10 min read

pg_stat_statements: Turning Slow Query Noise Into a Tuning Queue

pg_stat_statements is where PostgreSQL performance work becomes concrete. The trick is ranking by impact, variance, I/O, and calls instead of staring at one dramatic slow query.

The first slow-query meeting usually starts with one scary log line. Someone found a query that took 18 seconds, pasted it into chat, and now everyone is arguing about an index. Sometimes that query matters. Often it is just the loudest thing that happened once.

I would rather start with pg_stat_statements. It turns the conversation from anecdotes into a queue. Which query shape consumes the most total time? Which one runs constantly? Which one has huge variance? Which one spills to temp files or reads too many shared blocks?

That shift matters because performance tuning is an allocation problem. You have a limited number of risky changes you can make this week. The first job is choosing the query that deserves one.

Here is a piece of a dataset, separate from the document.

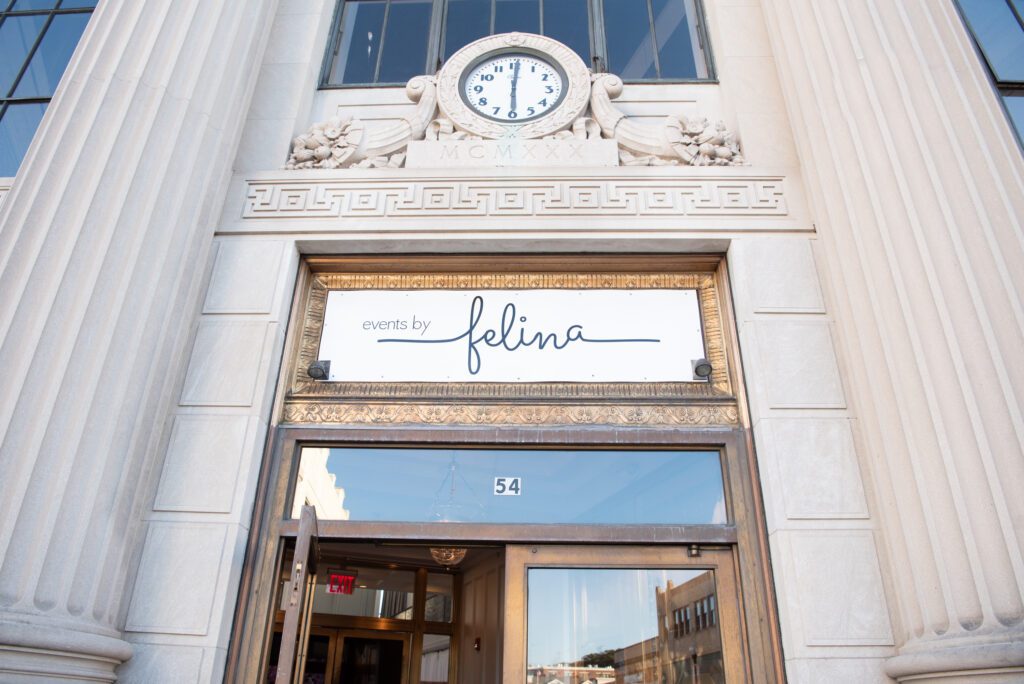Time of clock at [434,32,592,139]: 6:00
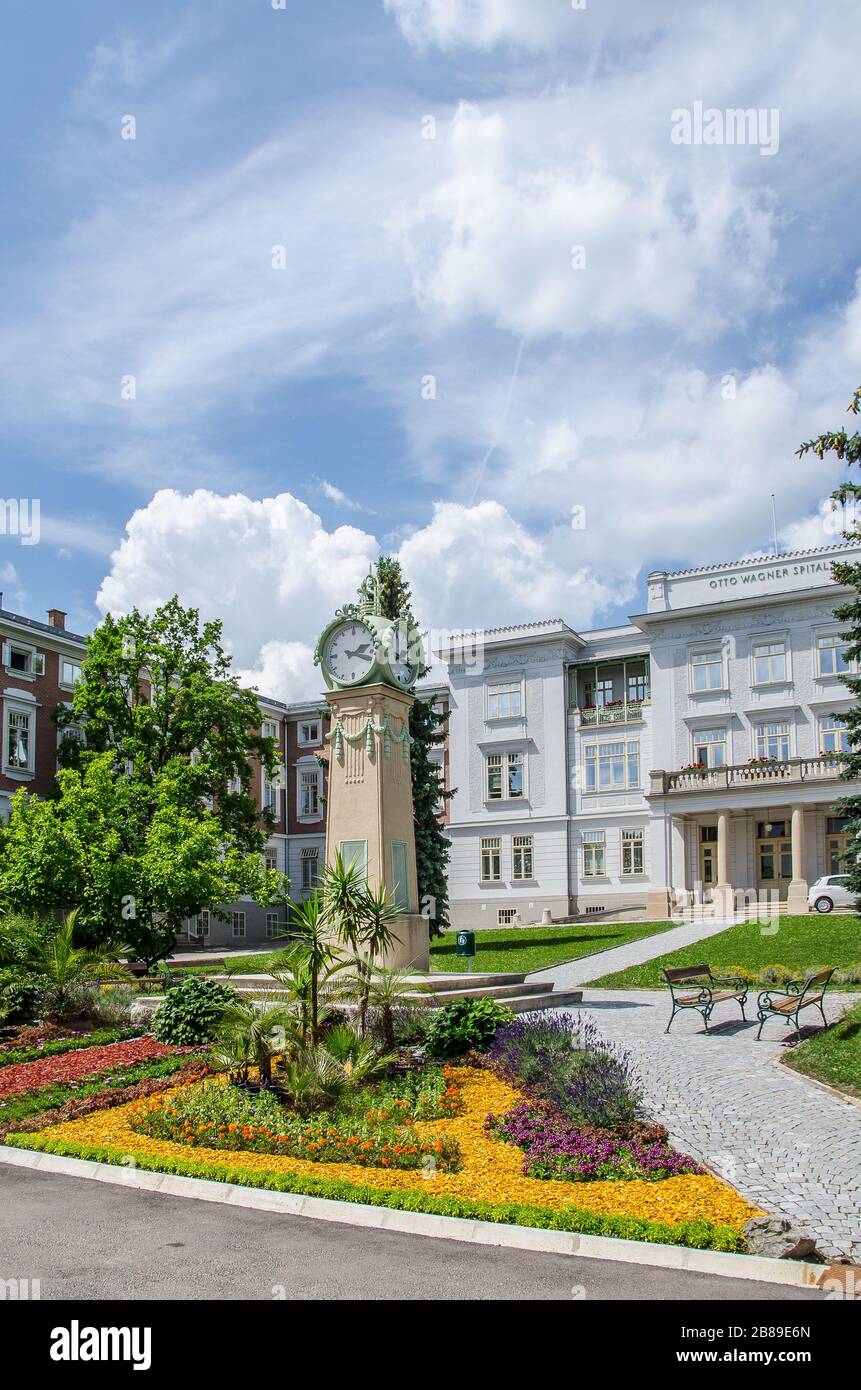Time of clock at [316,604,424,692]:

Start with cumulative pain, not the slowest single call

A query that takes 400 ms and runs 2 million times a day may hurt users more than a query that took 20 seconds once. Sort by total execution time first. It gives you the workload's tax bill.

SELECT
  queryid,
  calls,
  round(total_exec_time::numeric, 2) AS total_ms,
  round(mean_exec_time::numeric, 2) AS mean_ms,
  round(stddev_exec_time::numeric, 2) AS stddev_ms,
  rows,
  left(query, 180) AS query_sample
FROM pg_stat_statements
ORDER BY total_exec_time DESC
LIMIT 20;

Variance tells you where averages are lying

Mean latency can hide a query with two personalities. One tenant is fast, another is slow. One parameter value uses an index, another causes a broad scan. A high standard deviation is a prompt to test multiple parameter sets before changing anything.

SELECT
  queryid,
  calls,
  round(mean_exec_time::numeric, 2) AS mean_ms,
  round(stddev_exec_time::numeric, 2) AS stddev_ms,
  round((stddev_exec_time / NULLIF(mean_exec_time, 0))::numeric, 2) AS variation,
  left(query, 160) AS query_sample
FROM pg_stat_statements
WHERE calls > 100
ORDER BY variation DESC NULLS LAST
LIMIT 20;

I/O counters separate CPU work from storage work

The same slow query can be CPU-bound, cache-miss-bound, temp-file-bound, or waiting behind storage. The block counters are not a full profiler, but they quickly tell you whether the query is dragging data through shared buffers.

SELECT
  queryid,
  calls,
  shared_blks_hit,
  shared_blks_read,
  temp_blks_written,
  wal_bytes,
  left(query, 160) AS query_sample
FROM pg_stat_statements
ORDER BY shared_blks_read DESC
LIMIT 20;

Reset deliberately

I like taking snapshots before and after a change instead of resetting casually during an incident. If you reset every time someone asks a question, you lose the only baseline you had.

For a tuning window, reset once, let the workload run long enough to be representative, then compare the same queryid after the change. If the queryid changes because the SQL changed, keep the old and new query text in the ticket.

SELECT pg_stat_statements_reset();

The queue I actually use

This queue keeps the team honest. The next tuning target should have a reason beyond being annoying in the logs.

  1. Top queries by total execution time.
  2. High-call queries with non-trivial mean time.
  3. High-variance queries by tenant or parameter class.
  4. Queries with temp block writes.
  5. Queries with high shared block reads.
  6. Queries that got worse after the last deploy.

The production habit

The teams that get good at PostgreSQL performance do not chase every knob. They turn a vague complaint into a named failure mode, collect one clean measurement, make one change, and then compare the next measurement against the first. That rhythm is slower than guessing for the first hour and much faster by the end of the incident.